Director: Liang Ying
Distributor: dGenerate Films
Part of: Generation Independent Movement
Hardworking, family breadwinner, educated. Although most female characters in the film may possess these characteristics, they are still constrained by an overwhelming factor: their social dependency on men. Ying Liang’s 2006 film, The Other Half, explores the life of Xiaofen – a legal clerk in the small inland industrial town of Zigong, Sichuan. Xiaofen’s interactions throughout the film depict the clear status difference between men and women living in rural China.
Ying Liang’s use of a non-polarised camera lens creates an eerily bland colour palette. The subdued use of colour exacerbates women’s dire situations in the film. Xiaofen, a clerk in a lawyer's office, listens to endless confessions, all of which (with one exception) are confessed by women.
A female victim of domestic abuse. A child bride.
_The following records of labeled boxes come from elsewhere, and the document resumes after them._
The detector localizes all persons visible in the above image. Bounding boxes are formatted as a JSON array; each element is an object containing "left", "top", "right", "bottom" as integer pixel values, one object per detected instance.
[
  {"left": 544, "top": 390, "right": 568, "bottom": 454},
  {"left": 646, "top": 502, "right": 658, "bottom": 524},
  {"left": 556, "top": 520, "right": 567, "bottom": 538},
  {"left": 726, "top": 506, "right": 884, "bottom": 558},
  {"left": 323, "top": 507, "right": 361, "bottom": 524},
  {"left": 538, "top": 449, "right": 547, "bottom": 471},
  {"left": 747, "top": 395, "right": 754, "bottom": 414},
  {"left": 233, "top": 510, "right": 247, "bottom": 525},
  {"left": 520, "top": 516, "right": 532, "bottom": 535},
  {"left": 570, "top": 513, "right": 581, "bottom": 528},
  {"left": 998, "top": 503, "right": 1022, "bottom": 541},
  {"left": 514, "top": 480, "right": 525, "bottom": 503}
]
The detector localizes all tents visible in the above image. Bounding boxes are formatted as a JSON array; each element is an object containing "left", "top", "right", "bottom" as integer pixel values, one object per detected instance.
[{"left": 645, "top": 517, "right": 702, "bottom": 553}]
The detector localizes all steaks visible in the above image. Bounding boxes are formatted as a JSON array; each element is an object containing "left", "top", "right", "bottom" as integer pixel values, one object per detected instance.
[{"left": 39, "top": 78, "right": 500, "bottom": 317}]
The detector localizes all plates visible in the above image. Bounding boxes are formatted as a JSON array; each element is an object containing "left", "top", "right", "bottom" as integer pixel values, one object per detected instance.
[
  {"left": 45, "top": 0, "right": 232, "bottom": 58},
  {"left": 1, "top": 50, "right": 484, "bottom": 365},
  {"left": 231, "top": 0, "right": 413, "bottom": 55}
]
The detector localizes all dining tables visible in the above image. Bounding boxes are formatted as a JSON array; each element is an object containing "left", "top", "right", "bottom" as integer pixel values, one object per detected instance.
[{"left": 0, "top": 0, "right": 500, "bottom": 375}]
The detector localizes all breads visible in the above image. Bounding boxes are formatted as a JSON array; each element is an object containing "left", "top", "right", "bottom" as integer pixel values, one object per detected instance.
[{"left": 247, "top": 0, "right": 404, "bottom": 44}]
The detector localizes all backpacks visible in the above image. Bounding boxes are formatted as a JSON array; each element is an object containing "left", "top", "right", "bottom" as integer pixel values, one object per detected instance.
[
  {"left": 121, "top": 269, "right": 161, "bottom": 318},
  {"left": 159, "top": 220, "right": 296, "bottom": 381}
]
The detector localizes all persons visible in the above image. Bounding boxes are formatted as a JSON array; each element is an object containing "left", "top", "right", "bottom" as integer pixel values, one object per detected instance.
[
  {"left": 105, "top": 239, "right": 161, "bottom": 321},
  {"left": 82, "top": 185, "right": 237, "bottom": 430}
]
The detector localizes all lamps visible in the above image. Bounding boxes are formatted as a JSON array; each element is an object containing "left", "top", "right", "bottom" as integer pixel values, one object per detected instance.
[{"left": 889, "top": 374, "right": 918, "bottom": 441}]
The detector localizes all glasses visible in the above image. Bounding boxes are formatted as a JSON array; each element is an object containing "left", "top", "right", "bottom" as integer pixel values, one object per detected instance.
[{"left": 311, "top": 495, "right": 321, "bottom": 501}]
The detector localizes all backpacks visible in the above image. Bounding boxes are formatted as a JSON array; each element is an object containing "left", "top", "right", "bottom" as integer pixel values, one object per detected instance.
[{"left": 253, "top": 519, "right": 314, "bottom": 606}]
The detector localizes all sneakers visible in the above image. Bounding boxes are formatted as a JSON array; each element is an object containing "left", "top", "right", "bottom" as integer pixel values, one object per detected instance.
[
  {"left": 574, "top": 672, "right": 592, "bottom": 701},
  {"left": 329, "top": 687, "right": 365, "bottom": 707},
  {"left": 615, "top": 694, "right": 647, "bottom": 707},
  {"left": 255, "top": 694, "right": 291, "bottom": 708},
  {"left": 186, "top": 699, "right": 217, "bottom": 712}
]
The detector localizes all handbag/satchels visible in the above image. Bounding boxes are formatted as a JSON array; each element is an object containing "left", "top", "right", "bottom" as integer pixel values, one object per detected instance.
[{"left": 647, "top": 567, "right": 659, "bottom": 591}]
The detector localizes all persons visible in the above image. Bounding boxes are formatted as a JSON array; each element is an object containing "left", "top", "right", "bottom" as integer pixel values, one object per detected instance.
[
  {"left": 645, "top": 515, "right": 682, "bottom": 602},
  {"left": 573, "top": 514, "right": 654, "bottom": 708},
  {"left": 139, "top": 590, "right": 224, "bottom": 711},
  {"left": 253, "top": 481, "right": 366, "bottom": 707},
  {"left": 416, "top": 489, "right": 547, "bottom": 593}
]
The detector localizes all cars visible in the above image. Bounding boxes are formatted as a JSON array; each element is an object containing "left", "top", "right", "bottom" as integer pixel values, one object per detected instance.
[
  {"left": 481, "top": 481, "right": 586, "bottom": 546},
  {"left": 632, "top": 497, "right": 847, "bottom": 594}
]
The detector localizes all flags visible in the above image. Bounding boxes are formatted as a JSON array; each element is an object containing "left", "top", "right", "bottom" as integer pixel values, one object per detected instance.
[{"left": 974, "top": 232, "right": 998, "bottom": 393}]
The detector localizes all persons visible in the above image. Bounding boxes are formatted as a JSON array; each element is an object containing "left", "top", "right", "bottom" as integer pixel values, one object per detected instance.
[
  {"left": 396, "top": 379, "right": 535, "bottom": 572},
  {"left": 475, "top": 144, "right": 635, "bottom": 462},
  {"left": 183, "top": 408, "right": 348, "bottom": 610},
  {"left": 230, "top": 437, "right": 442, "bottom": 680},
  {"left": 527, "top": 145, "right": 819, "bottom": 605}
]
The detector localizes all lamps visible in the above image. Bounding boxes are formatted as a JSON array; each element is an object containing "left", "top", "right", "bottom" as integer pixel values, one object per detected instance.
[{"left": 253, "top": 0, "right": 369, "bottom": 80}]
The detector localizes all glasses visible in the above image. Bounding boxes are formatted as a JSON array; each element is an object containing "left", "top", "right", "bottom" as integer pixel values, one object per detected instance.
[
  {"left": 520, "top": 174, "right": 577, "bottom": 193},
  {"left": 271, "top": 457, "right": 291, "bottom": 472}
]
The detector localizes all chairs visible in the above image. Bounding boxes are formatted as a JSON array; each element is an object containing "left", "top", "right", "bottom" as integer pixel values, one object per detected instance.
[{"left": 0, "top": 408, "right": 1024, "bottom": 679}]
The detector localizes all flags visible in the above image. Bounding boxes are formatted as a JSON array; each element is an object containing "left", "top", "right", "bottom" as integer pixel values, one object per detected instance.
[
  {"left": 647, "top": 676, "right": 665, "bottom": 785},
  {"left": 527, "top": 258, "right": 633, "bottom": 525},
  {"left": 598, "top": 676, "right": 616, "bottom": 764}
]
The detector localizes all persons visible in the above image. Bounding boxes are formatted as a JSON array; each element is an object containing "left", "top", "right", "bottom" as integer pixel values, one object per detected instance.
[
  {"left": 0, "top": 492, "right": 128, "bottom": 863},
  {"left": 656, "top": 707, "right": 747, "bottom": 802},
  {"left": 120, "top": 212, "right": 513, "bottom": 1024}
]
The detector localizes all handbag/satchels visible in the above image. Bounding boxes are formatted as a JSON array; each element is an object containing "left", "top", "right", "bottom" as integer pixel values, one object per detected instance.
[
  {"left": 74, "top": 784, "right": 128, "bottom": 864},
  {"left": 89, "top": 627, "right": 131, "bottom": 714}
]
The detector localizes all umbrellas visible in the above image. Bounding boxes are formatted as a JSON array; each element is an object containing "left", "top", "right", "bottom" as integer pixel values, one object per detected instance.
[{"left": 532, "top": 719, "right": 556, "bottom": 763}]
A hardworking woman who goes alone to the city to work and earn money returns home to an unfaithful husband. A woman who has lost custody of her child due to unemployment. An unwed and pregnant 18-year-old high school girl commits suicide after her boyfriend abandons her. Countless murders were committed against women.
Throughout the film, family problems, gender relations, infidelity, pre-marital sex, abuse, and loveless marriages burden these women. The film depicts these issues as those that stem from traditional Chinese feudal concepts and the impact of foreign ideas of sexual openness on conventional Chinese thinking.
Although the film depicts women in vulnerable societal positions and as second-class citizens, it still hints at a sense of empowerment. By being complainants, women challenge the traditional patriarchal society. The director deliberately includes several news reports, most notably one on a group of female factory workers. The narrator highly praises the contribution of these women as a force in contemporary society.